Anti-harassment order issued
A judge issued an anti-harassment order in May 2022 ruling that Troyer is restrained from contacting Altheimer, following him, or being within 500 feet of his home, workplace or vehicle. In June, the order was continued, amending that Troyer must stay 1,000 feet away from Altheimer and continue to avoid any contact through June 2023.
Altheimer's attorney said Troyer followed Altheimer on several occasions while he was driving his paper route, flashing his lights at him.
Sheeran provided a statement following the filing of the initial anti-harassment claim, which in part read, "Sheriff Troyer has not done anything to warrant the court entering an anti-harassment order."
Release conditions violated
In July, Troyer was ordered to post $100,000 in bail after a Kitsap County judge found he violated the conditions of his release.

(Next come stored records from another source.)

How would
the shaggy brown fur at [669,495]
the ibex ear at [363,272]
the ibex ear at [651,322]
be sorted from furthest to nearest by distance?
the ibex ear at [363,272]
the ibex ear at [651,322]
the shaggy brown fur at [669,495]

The judge also said he did not trust Troyer to adhere to the conditions of release in the future and he was concerned for Altheimer's safety.
Ferguson filed the motion to revoke Troyer's condition of release in June when Altheimer's attorney argued the sheriff did not keep his distance from Altheimer.
During the hearing, Sheeran said the judge was trying to humiliate the sheriff by having him arrested if he didn't post bail.
In a statement, Sheeran says that despite the Attorney General's office asking the court to impose $10,000 bail, "which itself was unwarranted, the court unreasonably imposed $100,000."
Under the new conditions of release, Troyer must strictly adhere to the anti-harassment order. Additionally, Troyer or a third party cannot keep Altheimer under surveillance.